To compute cosine similarity between two sentence embeddings using Python, you typically use libraries like NumPy or scikit-learn. Here's a straightforward example:
Using NumPy
Cosine similarity measures the cosine of the angle between two vectors. The formula is the dot product of the vectors divided by the product of their magnitudes. For two embeddings emb1
and emb2
(1D arrays), the code is:
import numpy as np
def cosine_similarity(emb1, emb2):
dot_product = np.dot(emb1, emb2)
norm_emb1 = np.linalg.norm(emb1)
norm_emb2 = np.linalg.norm(emb2)
return dot_product / (norm_emb1 * norm_emb2)

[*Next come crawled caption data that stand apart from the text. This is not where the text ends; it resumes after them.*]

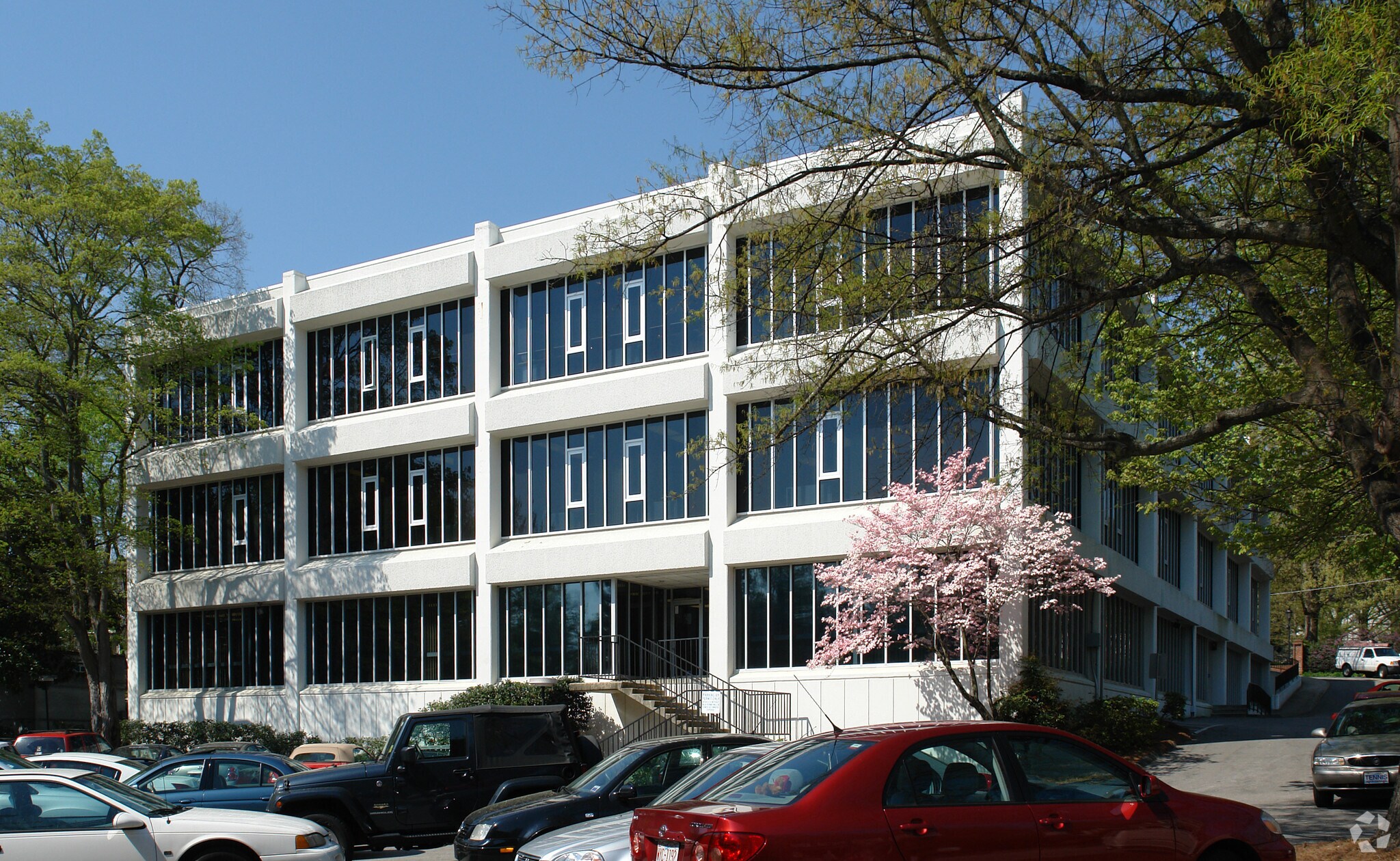 222 N Person St, Raleigh, NC à louer Photo du bâtiment- Image 1 de 6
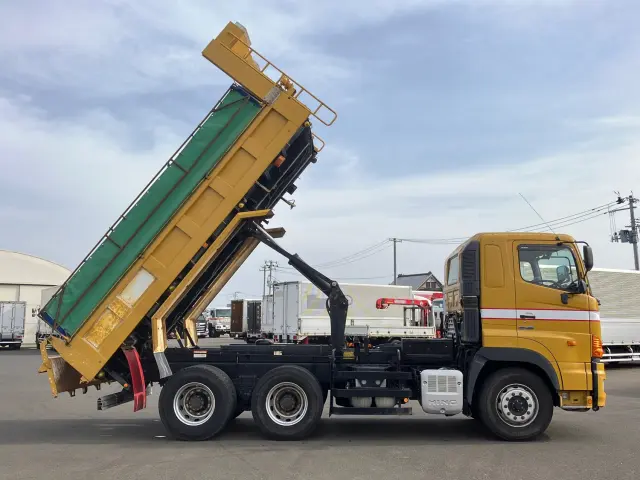 日野 プロフィア QKG-FS1EKDA(6x4)の写真6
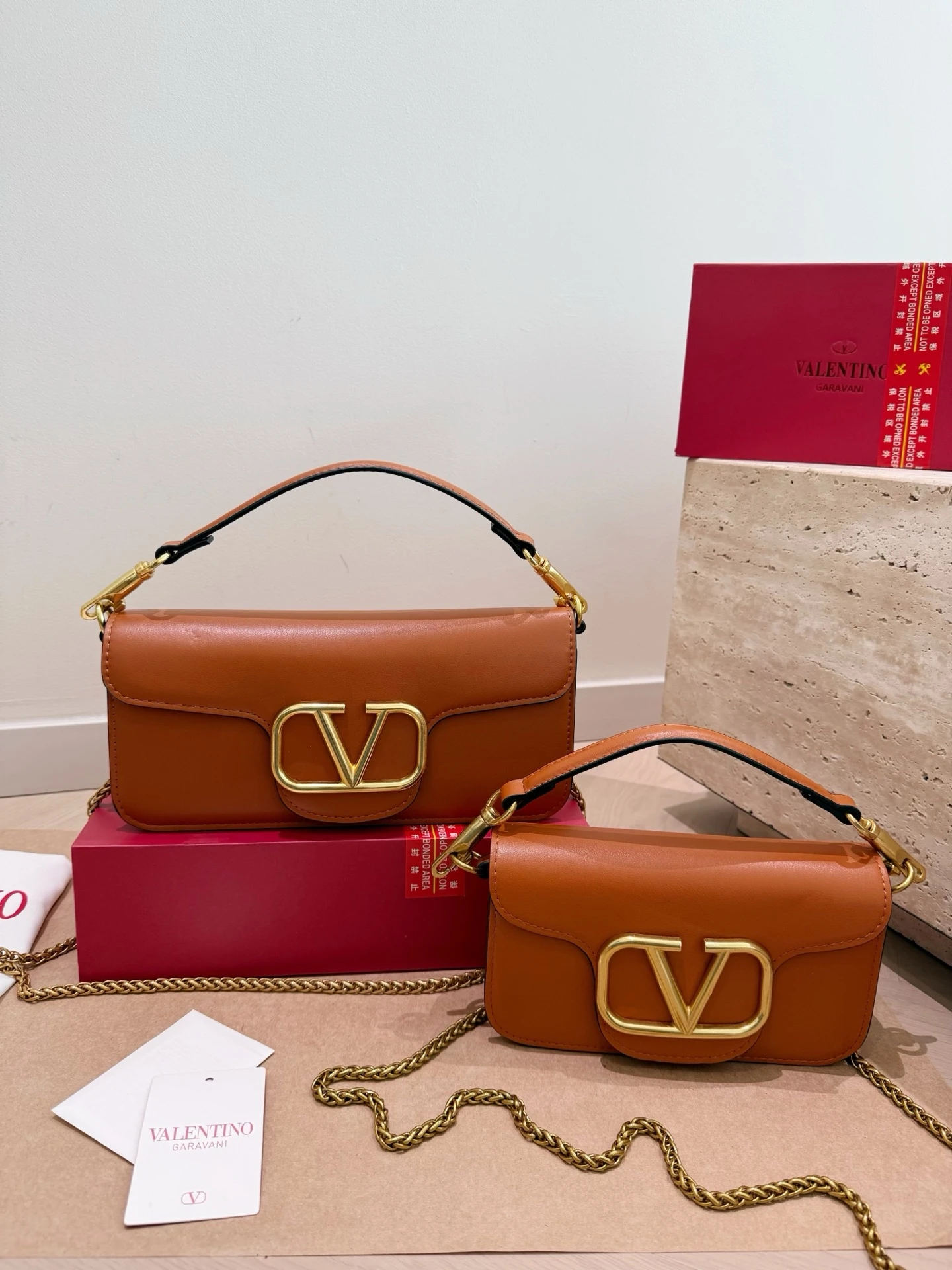 Valentino Bag — 4255b6d8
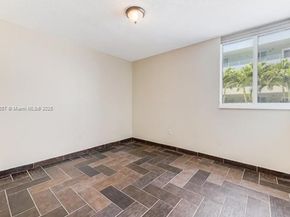 7800 Collins Ave 203, Miami Beach FL 33141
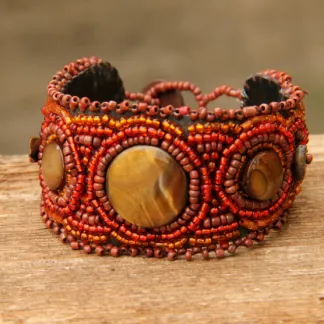 Korálkový náramek, vyšívaný, hnědooranžový | PachaMama.cz
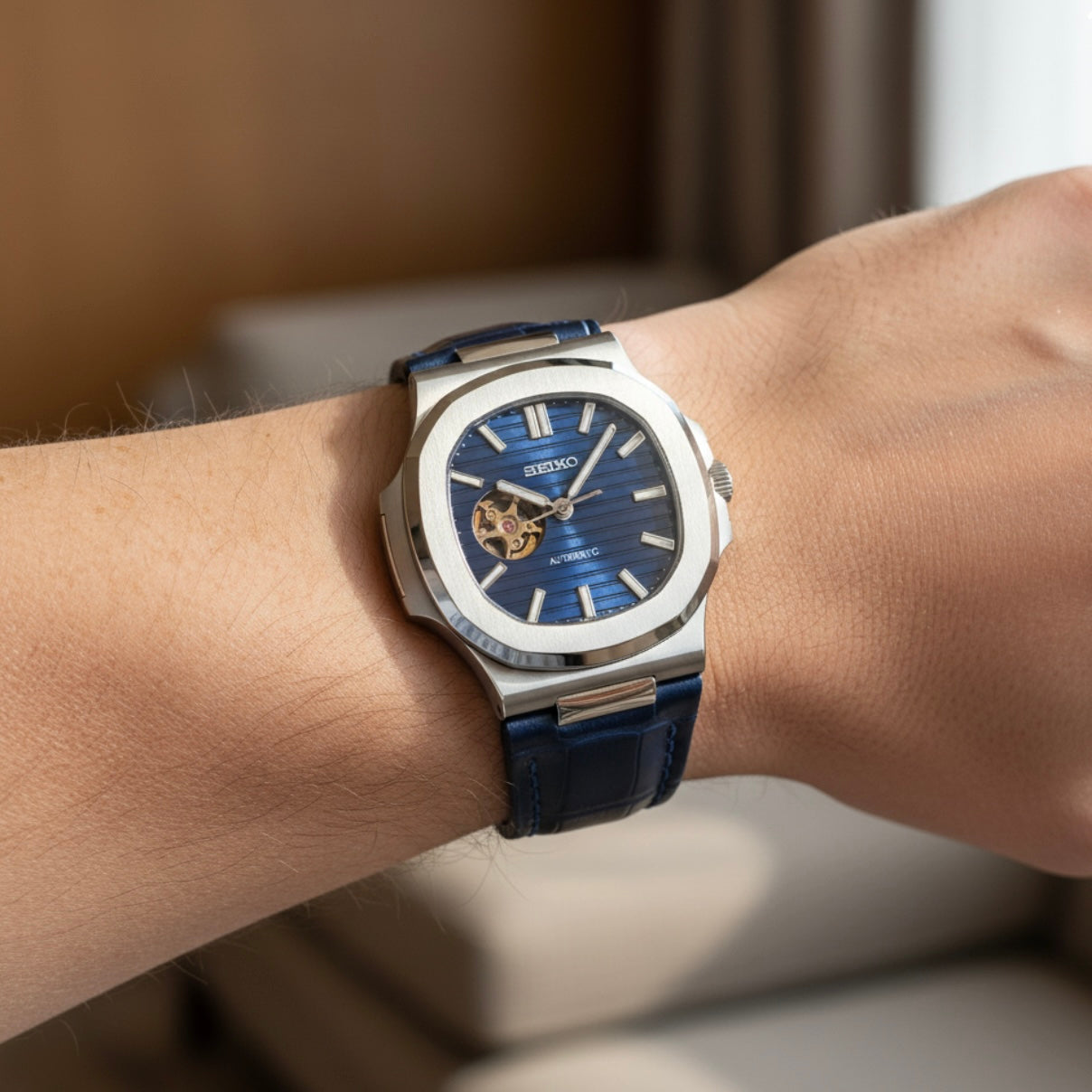 NAUTIKO | BLUE LEATHER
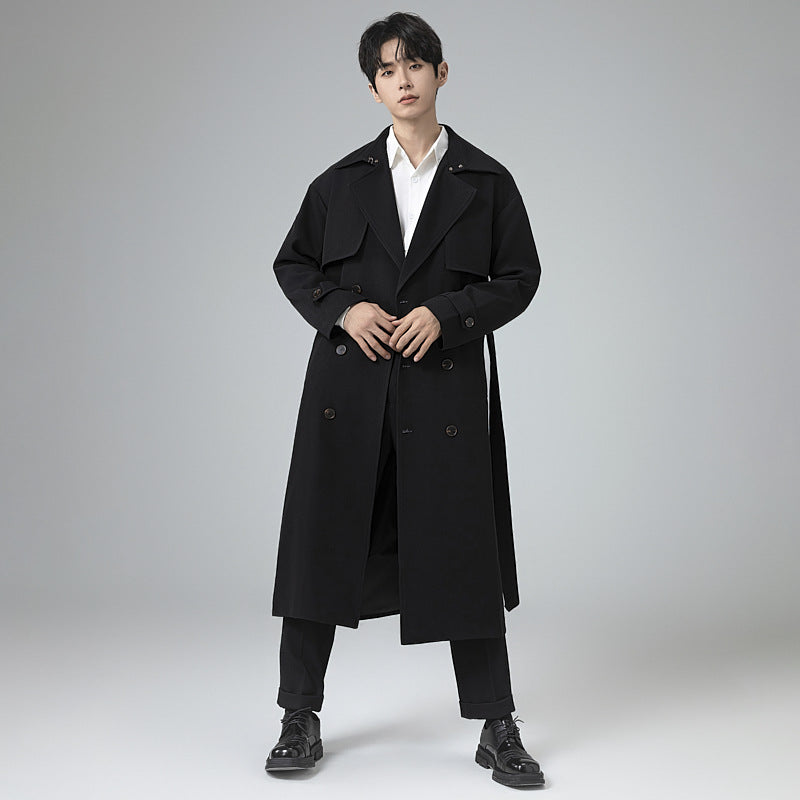 Herren Trenchcoat im minimalistischen Doppelreiher mit breitem Schalkragen und Taillengürtel Nord Taschen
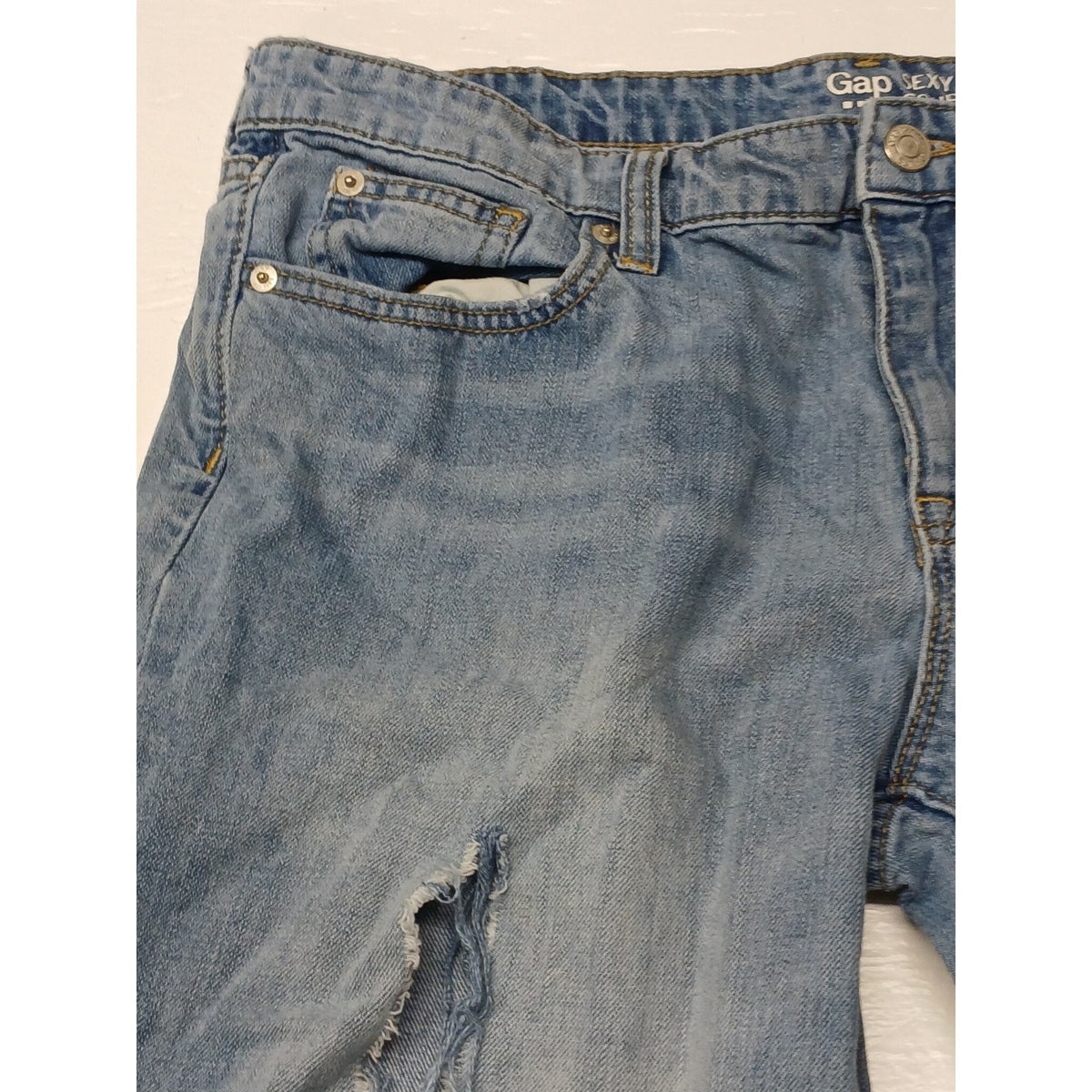Gap Sexy Boyfriend (10) Relaxed Fit Ripped Blue Denim Jeans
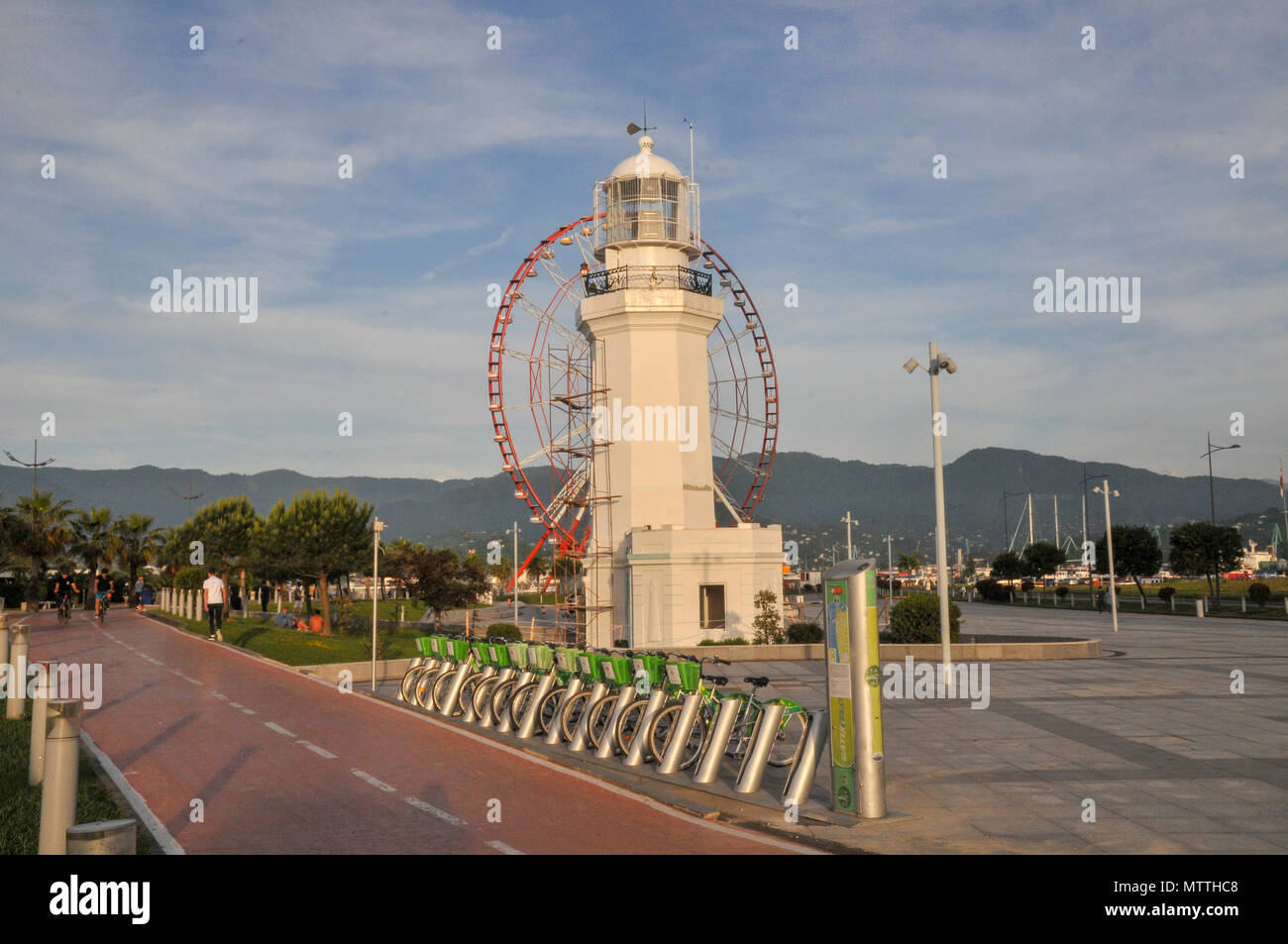 Riesenrad im Park der Wunder auf dem Damm. Batumi, Georgien Stockfoto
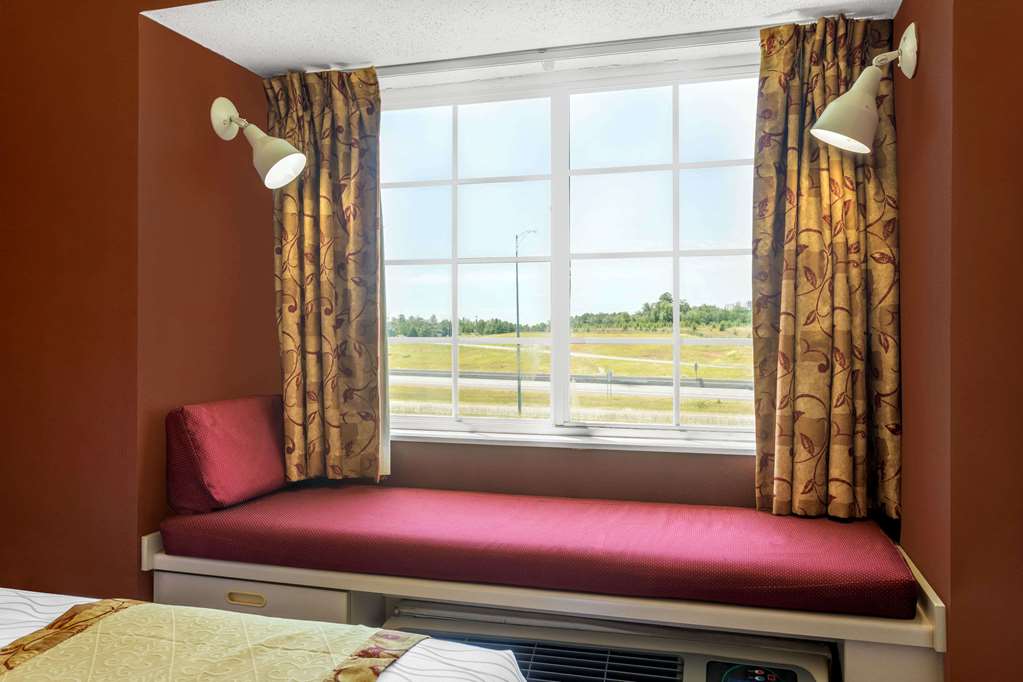 Microtel Inn & Suites by Wyndham Tuscaloosa East - photo 12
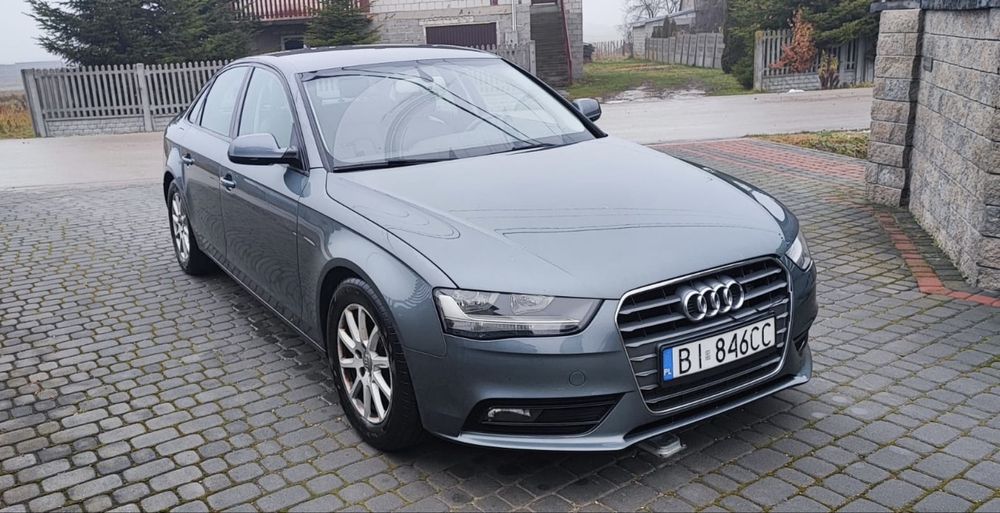 Audi A4B8 lift 2.0 Tdi Skóra Navi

This works for single vectors. If your embeddings are 2D (e.g., from a batch process), flatten them first: emb1.flatten()
.
Using scikit-learn
For batch operations or pairwise comparisons, sklearn.metrics.pairwise.cosine_similarity
is efficient. For two embeddings stored as 2D arrays (shape (1, embedding_size)
):
from sklearn.metrics.pairwise import cosine_similarity
similarity = cosine_similarity(emb1.reshape(1, -1), emb2.reshape(1, -1))[0][0]
This handles reshaping to ensure compatibility and returns a scalar value.
Key Considerations
- Normalization: If embeddings are pre-normalized (common in libraries like Sentence Transformers), cosine similarity simplifies to
np.dot(emb1, emb2.T)
. - Batch Processing: For multiple embeddings, pass a matrix to
cosine_similarity
to get pairwise results. - Performance: NumPy is sufficient for small-scale tasks; scikit-learn optimizes batch operations.
Example with actual values:
emb1 = np.array([0.2, 0.5, 0.8])
emb2 = np.array([0.3, 0.4, 0.7])
print(cosine_similarity(emb1, emb2)) # Output: ~0.992
This approach works with any embedding format (PyTorch, TensorFlow) by converting them to NumPy arrays first.